Les Misérables characters network, encoding interactions between characters of Victor Hugo’s novel, was first created by Donald Knuth as part of the Stanford Graph Base (https://people.sc.fsu.edu/~jburkardt/datasets/sgb/sgb.html). It contains 77 nodes corresponding to characters of the novel, and 254 vertices connecting two characters whenever they appear in the same chapter.
data(les_miserables)
A<- les_miserables$A
names <- les_miserables$names
net <- graph_from_adjacency_matrix(A, mode = "undirected")
V(net)$name <- names
V(net)$color <- "gray80"
deg <- degree(net, mode="all")
V(net)$size <- deg
plot(net, vertex.label.cex = 0.4)
We fit a classical SBM to the graph and represent the graph with nodes proportional to their degrees and colored by community assignment. The number of communities has been selected so as to minimize the ICL criterion.
vBlocks <- 1:10
collection_sbm <- missSBM::estimateMissSBM(A, vBlocks, "node")
#>
#>
#> Adjusting Variational EM for Stochastic Block Model
#>
#> Imputation assumes a 'node' network-sampling process
#>
#> Initialization of 10 model(s).
#> Performing VEM inference
#> Model with 8 blocks.

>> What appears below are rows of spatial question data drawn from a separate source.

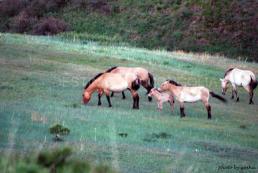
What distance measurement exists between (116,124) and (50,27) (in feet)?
155

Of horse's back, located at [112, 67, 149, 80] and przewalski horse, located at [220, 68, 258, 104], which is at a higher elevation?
horse's back, located at [112, 67, 149, 80]

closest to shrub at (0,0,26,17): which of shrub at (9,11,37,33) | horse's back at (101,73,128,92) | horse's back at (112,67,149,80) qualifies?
shrub at (9,11,37,33)

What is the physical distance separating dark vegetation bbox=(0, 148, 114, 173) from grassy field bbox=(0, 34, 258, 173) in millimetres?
1974

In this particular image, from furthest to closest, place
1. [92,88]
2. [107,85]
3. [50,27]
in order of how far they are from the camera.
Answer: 1. [50,27]
2. [92,88]
3. [107,85]

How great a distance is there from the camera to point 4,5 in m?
71.6

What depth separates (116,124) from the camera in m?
17.0

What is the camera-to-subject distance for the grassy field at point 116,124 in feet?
43.0

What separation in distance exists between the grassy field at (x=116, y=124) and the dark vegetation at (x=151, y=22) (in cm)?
2704

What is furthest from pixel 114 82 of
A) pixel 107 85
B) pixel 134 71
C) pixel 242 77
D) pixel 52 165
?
pixel 52 165

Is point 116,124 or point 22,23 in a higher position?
point 116,124

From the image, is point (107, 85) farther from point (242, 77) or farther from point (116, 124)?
point (242, 77)

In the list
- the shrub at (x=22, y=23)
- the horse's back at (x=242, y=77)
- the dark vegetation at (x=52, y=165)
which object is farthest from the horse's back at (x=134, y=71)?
the shrub at (x=22, y=23)

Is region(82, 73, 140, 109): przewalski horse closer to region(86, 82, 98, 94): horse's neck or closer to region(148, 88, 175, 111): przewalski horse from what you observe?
region(86, 82, 98, 94): horse's neck

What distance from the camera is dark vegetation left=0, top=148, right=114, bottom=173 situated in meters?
3.90
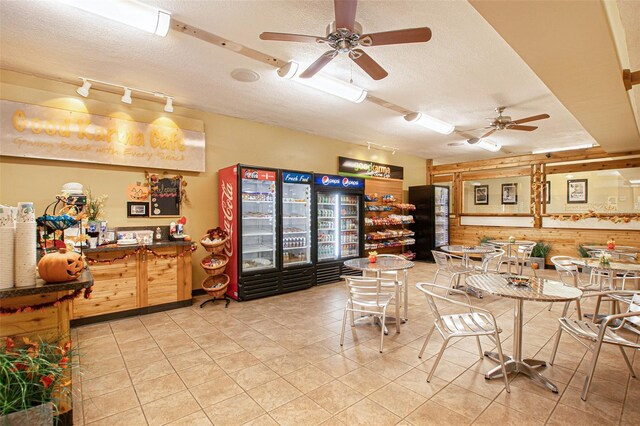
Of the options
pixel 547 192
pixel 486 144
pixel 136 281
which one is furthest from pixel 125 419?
pixel 547 192

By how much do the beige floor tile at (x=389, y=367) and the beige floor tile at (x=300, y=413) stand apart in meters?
0.75

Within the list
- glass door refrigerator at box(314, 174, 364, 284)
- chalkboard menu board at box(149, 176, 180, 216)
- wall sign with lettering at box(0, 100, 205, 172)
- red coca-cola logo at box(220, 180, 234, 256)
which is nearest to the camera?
wall sign with lettering at box(0, 100, 205, 172)

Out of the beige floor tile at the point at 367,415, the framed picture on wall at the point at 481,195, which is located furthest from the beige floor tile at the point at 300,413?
the framed picture on wall at the point at 481,195

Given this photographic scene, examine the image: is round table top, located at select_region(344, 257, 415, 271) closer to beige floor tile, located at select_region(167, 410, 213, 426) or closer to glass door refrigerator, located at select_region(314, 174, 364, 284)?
glass door refrigerator, located at select_region(314, 174, 364, 284)

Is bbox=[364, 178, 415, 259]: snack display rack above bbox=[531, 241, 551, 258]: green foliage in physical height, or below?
above

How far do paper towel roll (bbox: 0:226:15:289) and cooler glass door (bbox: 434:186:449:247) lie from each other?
9.01 meters

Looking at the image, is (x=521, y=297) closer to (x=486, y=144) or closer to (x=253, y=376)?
(x=253, y=376)

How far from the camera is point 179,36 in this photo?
305 cm

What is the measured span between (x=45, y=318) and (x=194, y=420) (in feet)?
3.95

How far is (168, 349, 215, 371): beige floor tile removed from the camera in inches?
114

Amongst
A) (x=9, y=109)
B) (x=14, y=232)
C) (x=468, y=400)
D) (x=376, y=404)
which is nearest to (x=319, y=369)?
(x=376, y=404)

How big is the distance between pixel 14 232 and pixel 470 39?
399cm

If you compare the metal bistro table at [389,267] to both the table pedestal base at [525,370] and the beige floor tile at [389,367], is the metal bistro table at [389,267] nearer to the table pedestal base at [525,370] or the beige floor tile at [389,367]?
the beige floor tile at [389,367]

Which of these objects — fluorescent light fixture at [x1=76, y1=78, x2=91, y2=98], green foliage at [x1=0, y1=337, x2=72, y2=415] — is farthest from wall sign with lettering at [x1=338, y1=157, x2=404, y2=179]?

Model with 5 blocks. Model with 4 blocks. Model with 3 blocks. Model with 7 blocks. Model with 2 blocks. Model with 9 blocks. Model with 1 blocks. Model with 6 blocks. Model with 10 blocks.
#> Looking for better solutions
#> Pass 1 Going forward +++++++++ Pass 1 Going backward +++++++++
colo <- round(collection_sbm$bestModel$fittedSBM$probMemberships)
colo <- sapply(1:nrow(A), function(i) which.max(colo[i,]))
pal3 <- brewer.pal(10, "Set3")
V(net)$color <- pal3[colo]
V(net)$label <- NA
V(net)$size <- deg
plot(net)
We observe that the main character Jean Valjean is alone in his community, and one of the clusters groups important characters (Thénardier, Éponine, Javert).
The Generalized stochastic Block Model accounts for outlier profiles (hubs, mixed memberships). In this model, nodes are divided into two sets: the inliers which follow a classical SBM, and the outliers, for which we make no assumptions on the connectivity model. These two sets are unknown a priori and are learned automatically by our procedure. Below we represent the result of the clustering, with the detected outliers indicated in red. They correspond to hubs (large center node, Jean Valjean) and nodes with mixed memberships (e.g. smaller central nodes with connections to several clusters).
lambda1 <- 4
lambda2 <- 5
res <- gsbm_mcgd(A, lambda1 = lambda1, lambda2 = lambda2)
outliers <- names[which(colSums(res$S)>0)]
sv <- svd(res$L)
pc <- sv$u[,1:4]
rownames(pc) <- names
pc <- pc[setdiff(names, outliers),]
com <- kmeans(pc, centers=4, nstart=50)
com$cluster
#> Napoleon MlleBaptistine MmeMagloire CountessDeLo
#> 2 2 2 2
#> Geborand Champtercier Cravatte Count
#> 2 2 2 2
#> OldMan Labarre Marguerite MmeDeR
#> 2 2 2 2
#> Isabeau Gervais Tholomyes Listolier
#> 2 2 1 1
#> Fameuil Blacheville Favourite Dahlia
#> 1 1 1 1
#> Zephine MmeThenardier Fauchelevent Bamatabois
#> 1 2 2 3
#> Perpetue Simplice Scaufflaire Woman1
#> 2 2 2 2
#> Judge Champmathieu Brevet Chenildieu
#> 3 3 3 3
#> Cochepaille Pontmercy Boulatruelle Eponine
#> 3 2 2 2
#> Anzelma Woman2 MotherInnocent Gribier
#> 2 2 2 2
#> Jondrette MmeBurgon Gillenormand Magnon
#> 2 2 2 2
#> MlleGillenormand MmePontmercy MlleVaubois LtGillenormand
#> 2 2 2 2
#> BaronessT Mabeuf Enjolras Combeferre
#> 2 4 4 4
#> Prouvaire Feuilly Courfeyrac Bahorel
#> 4 4 4 4
#> Bossuet Joly Grantaire MotherPlutarch
#> 4 4 4 2
#> Gueulemer Babet Claquesous Montparnasse
#> 2 2 2 2
#> Toussaint Child1 Child2 Brujon
#> 2 2 2 2
#> MmeHucheloup
#> 4
colo2 <- 1:nrow(A)
names(colo2) <- names
comu <- com$cluster
comu[which(comu==4)] <- 6
colo2[setdiff(names, outliers)] <- pal3[comu]
colo2[outliers] <- "red"
labels <- names(A)
names(labels) <- names(A)
labels[setdiff(names, outliers)] <- NA
V(net)$label <- NA
V(net)$color <- colo2
V(net)$size <- deg
E(net)$arrow.size <- 5
plot(net, vertex.label.dist=20)